Using the Apache Lucene library we can add freetext search to HBase. The advantages of this are:
- HBase is highly scalable and distributed
- HBase is realtime
- Lucene is a fast inverted index and will soon be realtime (see LUCENE-2312)
- Lucene offers many types of queries not currently available in HBase (eg, AND, OR, NOT, phrase, etc)
- It's easier to build scalable realtime systems on top of already architecturally sound, scalable realtime data system, eg, HBase.
- Scaling realtime search will be as simple as scaling HBase.
Phase 1 - Indexing:
- Integrate Lucene into HBase such that an index mirrors a given region. This means cascading add, update, and deletes between a Lucene index and an HBase region (and vice versa).
- Define meta-data to mark a region as indexed, and use a Solr schema to allow the user to define the fields and analyzers.
- Integrate with the HLog to ensure that index recovery can occur properly (eg, on region server failure)
- Mirror region splits with indexes (use Lucene's IndexSplitter?)
- When a region is written to HDFS, also write the corresponding Lucene index to HDFS.
- A row key will be the ID of a given Lucene document. The Lucene docstore will explicitly not be used because the document/row data is stored in HBase. We will need to solve what the best data structure for efficiently mapping a docid -> row key is. It could be a docstore, field cache, column stride fields, or some other mechanism.
- Write unit tests for the above
Phase 2 - Queries:
- Enable distributed Lucene queries
- Regions that have Lucene indexes are inherently available and may be searched on, meaning there's no need for a separate search related system in Zookeeper.
- Integrate search with HBase's RPC mechanis

— To be done —
[1] Translate this sentence from the Lucene-HBase proposal into Spanish: "Using the Apache Lucene library we can add freetext search to HBase."
[2] Reproduce the passage of the Lucene-HBase proposal starting with "- Integrate with" and going on through "index to HDFS.".

(Data records)
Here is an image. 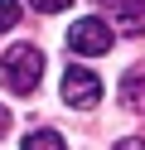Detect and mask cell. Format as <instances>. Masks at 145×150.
<instances>
[{
    "instance_id": "1",
    "label": "cell",
    "mask_w": 145,
    "mask_h": 150,
    "mask_svg": "<svg viewBox=\"0 0 145 150\" xmlns=\"http://www.w3.org/2000/svg\"><path fill=\"white\" fill-rule=\"evenodd\" d=\"M0 78H5V87L15 92V97H29V92L39 87V78H44V53H39L34 44H15V49H5V58H0Z\"/></svg>"
},
{
    "instance_id": "2",
    "label": "cell",
    "mask_w": 145,
    "mask_h": 150,
    "mask_svg": "<svg viewBox=\"0 0 145 150\" xmlns=\"http://www.w3.org/2000/svg\"><path fill=\"white\" fill-rule=\"evenodd\" d=\"M116 44V29L106 20H97V15H87V20H77V24H68V49L73 53H82V58H97V53H106Z\"/></svg>"
},
{
    "instance_id": "3",
    "label": "cell",
    "mask_w": 145,
    "mask_h": 150,
    "mask_svg": "<svg viewBox=\"0 0 145 150\" xmlns=\"http://www.w3.org/2000/svg\"><path fill=\"white\" fill-rule=\"evenodd\" d=\"M63 102L68 107H97L102 102V78H97L92 68H82V63H73V68L63 73Z\"/></svg>"
},
{
    "instance_id": "4",
    "label": "cell",
    "mask_w": 145,
    "mask_h": 150,
    "mask_svg": "<svg viewBox=\"0 0 145 150\" xmlns=\"http://www.w3.org/2000/svg\"><path fill=\"white\" fill-rule=\"evenodd\" d=\"M116 24H121V34H145V0H121Z\"/></svg>"
},
{
    "instance_id": "5",
    "label": "cell",
    "mask_w": 145,
    "mask_h": 150,
    "mask_svg": "<svg viewBox=\"0 0 145 150\" xmlns=\"http://www.w3.org/2000/svg\"><path fill=\"white\" fill-rule=\"evenodd\" d=\"M121 102H126V107H140V102H145V68L126 73V82H121Z\"/></svg>"
},
{
    "instance_id": "6",
    "label": "cell",
    "mask_w": 145,
    "mask_h": 150,
    "mask_svg": "<svg viewBox=\"0 0 145 150\" xmlns=\"http://www.w3.org/2000/svg\"><path fill=\"white\" fill-rule=\"evenodd\" d=\"M24 150H68V140L58 131H29L24 136Z\"/></svg>"
},
{
    "instance_id": "7",
    "label": "cell",
    "mask_w": 145,
    "mask_h": 150,
    "mask_svg": "<svg viewBox=\"0 0 145 150\" xmlns=\"http://www.w3.org/2000/svg\"><path fill=\"white\" fill-rule=\"evenodd\" d=\"M19 24V0H0V34Z\"/></svg>"
},
{
    "instance_id": "8",
    "label": "cell",
    "mask_w": 145,
    "mask_h": 150,
    "mask_svg": "<svg viewBox=\"0 0 145 150\" xmlns=\"http://www.w3.org/2000/svg\"><path fill=\"white\" fill-rule=\"evenodd\" d=\"M29 5H34L39 15H58V10H68L73 0H29Z\"/></svg>"
},
{
    "instance_id": "9",
    "label": "cell",
    "mask_w": 145,
    "mask_h": 150,
    "mask_svg": "<svg viewBox=\"0 0 145 150\" xmlns=\"http://www.w3.org/2000/svg\"><path fill=\"white\" fill-rule=\"evenodd\" d=\"M116 150H145V140L140 136H126V140H116Z\"/></svg>"
},
{
    "instance_id": "10",
    "label": "cell",
    "mask_w": 145,
    "mask_h": 150,
    "mask_svg": "<svg viewBox=\"0 0 145 150\" xmlns=\"http://www.w3.org/2000/svg\"><path fill=\"white\" fill-rule=\"evenodd\" d=\"M10 131V111H5V102H0V136Z\"/></svg>"
}]
</instances>
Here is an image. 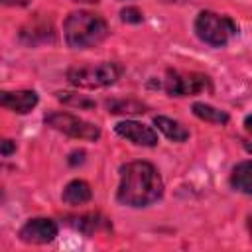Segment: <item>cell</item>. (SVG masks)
<instances>
[{"mask_svg":"<svg viewBox=\"0 0 252 252\" xmlns=\"http://www.w3.org/2000/svg\"><path fill=\"white\" fill-rule=\"evenodd\" d=\"M163 195V181L148 161H130L120 167L118 201L128 207H148Z\"/></svg>","mask_w":252,"mask_h":252,"instance_id":"1","label":"cell"},{"mask_svg":"<svg viewBox=\"0 0 252 252\" xmlns=\"http://www.w3.org/2000/svg\"><path fill=\"white\" fill-rule=\"evenodd\" d=\"M65 39L69 47L75 49H87L98 45L106 35H108V26L106 22L91 12H73L65 20Z\"/></svg>","mask_w":252,"mask_h":252,"instance_id":"2","label":"cell"},{"mask_svg":"<svg viewBox=\"0 0 252 252\" xmlns=\"http://www.w3.org/2000/svg\"><path fill=\"white\" fill-rule=\"evenodd\" d=\"M195 32L201 41L213 47H222L228 43L230 37L238 33V28L228 16H219L215 12H201L195 20Z\"/></svg>","mask_w":252,"mask_h":252,"instance_id":"3","label":"cell"},{"mask_svg":"<svg viewBox=\"0 0 252 252\" xmlns=\"http://www.w3.org/2000/svg\"><path fill=\"white\" fill-rule=\"evenodd\" d=\"M122 69L116 63H98V65H81L67 71L71 85L79 89H100L112 85L120 77Z\"/></svg>","mask_w":252,"mask_h":252,"instance_id":"4","label":"cell"},{"mask_svg":"<svg viewBox=\"0 0 252 252\" xmlns=\"http://www.w3.org/2000/svg\"><path fill=\"white\" fill-rule=\"evenodd\" d=\"M45 124L71 136V138H79V140H98L100 138V130L98 126L91 124V122H85L73 114H67V112H51L45 116Z\"/></svg>","mask_w":252,"mask_h":252,"instance_id":"5","label":"cell"},{"mask_svg":"<svg viewBox=\"0 0 252 252\" xmlns=\"http://www.w3.org/2000/svg\"><path fill=\"white\" fill-rule=\"evenodd\" d=\"M211 89V81L203 73H187V71H167L165 75V91L171 96H189Z\"/></svg>","mask_w":252,"mask_h":252,"instance_id":"6","label":"cell"},{"mask_svg":"<svg viewBox=\"0 0 252 252\" xmlns=\"http://www.w3.org/2000/svg\"><path fill=\"white\" fill-rule=\"evenodd\" d=\"M55 236L57 224L51 219H32L20 230V238L28 244H47L55 240Z\"/></svg>","mask_w":252,"mask_h":252,"instance_id":"7","label":"cell"},{"mask_svg":"<svg viewBox=\"0 0 252 252\" xmlns=\"http://www.w3.org/2000/svg\"><path fill=\"white\" fill-rule=\"evenodd\" d=\"M114 130H116L118 136L130 140V142L136 144V146H148V148H152V146L158 144V134H156L150 126L140 124V122H134V120L118 122V124L114 126Z\"/></svg>","mask_w":252,"mask_h":252,"instance_id":"8","label":"cell"},{"mask_svg":"<svg viewBox=\"0 0 252 252\" xmlns=\"http://www.w3.org/2000/svg\"><path fill=\"white\" fill-rule=\"evenodd\" d=\"M0 104L18 114H26L37 104V94L33 91H4L0 94Z\"/></svg>","mask_w":252,"mask_h":252,"instance_id":"9","label":"cell"},{"mask_svg":"<svg viewBox=\"0 0 252 252\" xmlns=\"http://www.w3.org/2000/svg\"><path fill=\"white\" fill-rule=\"evenodd\" d=\"M55 37V32L51 28V24H45V22H35V24H30L28 28H24L20 32V39L28 45H37V43H45V41H53Z\"/></svg>","mask_w":252,"mask_h":252,"instance_id":"10","label":"cell"},{"mask_svg":"<svg viewBox=\"0 0 252 252\" xmlns=\"http://www.w3.org/2000/svg\"><path fill=\"white\" fill-rule=\"evenodd\" d=\"M69 226H73L75 230L83 232V234H93L100 228H108V222L106 219H102L100 215H94V213H89V215H81V217H71L67 220Z\"/></svg>","mask_w":252,"mask_h":252,"instance_id":"11","label":"cell"},{"mask_svg":"<svg viewBox=\"0 0 252 252\" xmlns=\"http://www.w3.org/2000/svg\"><path fill=\"white\" fill-rule=\"evenodd\" d=\"M230 185L240 193L252 195V161H242L232 169Z\"/></svg>","mask_w":252,"mask_h":252,"instance_id":"12","label":"cell"},{"mask_svg":"<svg viewBox=\"0 0 252 252\" xmlns=\"http://www.w3.org/2000/svg\"><path fill=\"white\" fill-rule=\"evenodd\" d=\"M63 201L67 205H85L87 201H91V187L89 183L75 179L71 183H67V187L63 189Z\"/></svg>","mask_w":252,"mask_h":252,"instance_id":"13","label":"cell"},{"mask_svg":"<svg viewBox=\"0 0 252 252\" xmlns=\"http://www.w3.org/2000/svg\"><path fill=\"white\" fill-rule=\"evenodd\" d=\"M154 124L158 126V130H161L173 142H185L189 138V132L179 122H175V120H171L167 116H156L154 118Z\"/></svg>","mask_w":252,"mask_h":252,"instance_id":"14","label":"cell"},{"mask_svg":"<svg viewBox=\"0 0 252 252\" xmlns=\"http://www.w3.org/2000/svg\"><path fill=\"white\" fill-rule=\"evenodd\" d=\"M193 112L201 120H207V122H213V124H226L228 122V114L224 110H219V108L209 106L205 102H195L193 104Z\"/></svg>","mask_w":252,"mask_h":252,"instance_id":"15","label":"cell"},{"mask_svg":"<svg viewBox=\"0 0 252 252\" xmlns=\"http://www.w3.org/2000/svg\"><path fill=\"white\" fill-rule=\"evenodd\" d=\"M108 112L112 114H142L146 112V106L134 98H120V100H108L106 102Z\"/></svg>","mask_w":252,"mask_h":252,"instance_id":"16","label":"cell"},{"mask_svg":"<svg viewBox=\"0 0 252 252\" xmlns=\"http://www.w3.org/2000/svg\"><path fill=\"white\" fill-rule=\"evenodd\" d=\"M57 98L63 104L69 106H79V108H94V100L83 96V94H75V93H57Z\"/></svg>","mask_w":252,"mask_h":252,"instance_id":"17","label":"cell"},{"mask_svg":"<svg viewBox=\"0 0 252 252\" xmlns=\"http://www.w3.org/2000/svg\"><path fill=\"white\" fill-rule=\"evenodd\" d=\"M120 16H122V20L128 22V24H140V22H142V12H140L138 8H124V10L120 12Z\"/></svg>","mask_w":252,"mask_h":252,"instance_id":"18","label":"cell"},{"mask_svg":"<svg viewBox=\"0 0 252 252\" xmlns=\"http://www.w3.org/2000/svg\"><path fill=\"white\" fill-rule=\"evenodd\" d=\"M2 156L4 158H8L12 152H16V142H12V140H2Z\"/></svg>","mask_w":252,"mask_h":252,"instance_id":"19","label":"cell"},{"mask_svg":"<svg viewBox=\"0 0 252 252\" xmlns=\"http://www.w3.org/2000/svg\"><path fill=\"white\" fill-rule=\"evenodd\" d=\"M85 161V152H73L69 156V163L71 165H77V163H83Z\"/></svg>","mask_w":252,"mask_h":252,"instance_id":"20","label":"cell"},{"mask_svg":"<svg viewBox=\"0 0 252 252\" xmlns=\"http://www.w3.org/2000/svg\"><path fill=\"white\" fill-rule=\"evenodd\" d=\"M2 4H6V6H26V4H30V0H2Z\"/></svg>","mask_w":252,"mask_h":252,"instance_id":"21","label":"cell"},{"mask_svg":"<svg viewBox=\"0 0 252 252\" xmlns=\"http://www.w3.org/2000/svg\"><path fill=\"white\" fill-rule=\"evenodd\" d=\"M244 126H246L248 132H252V114H248V116L244 118Z\"/></svg>","mask_w":252,"mask_h":252,"instance_id":"22","label":"cell"},{"mask_svg":"<svg viewBox=\"0 0 252 252\" xmlns=\"http://www.w3.org/2000/svg\"><path fill=\"white\" fill-rule=\"evenodd\" d=\"M75 2H89V4H94V2H98V0H75Z\"/></svg>","mask_w":252,"mask_h":252,"instance_id":"23","label":"cell"},{"mask_svg":"<svg viewBox=\"0 0 252 252\" xmlns=\"http://www.w3.org/2000/svg\"><path fill=\"white\" fill-rule=\"evenodd\" d=\"M250 230H252V219H250Z\"/></svg>","mask_w":252,"mask_h":252,"instance_id":"24","label":"cell"}]
</instances>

— Responses in order —
[1] Usando la biblioteca Apache Lucene, podemos añadir búsqueda de texto libre a HBase.

[2]
- Integrate with the HLog to ensure that index recovery can occur properly (eg, on region server failure)
- Mirror region splits with indexes (use Lucene's IndexSplitter?)
- When a region is written to HDFS, also write the corresponding Lucene index to HDFS.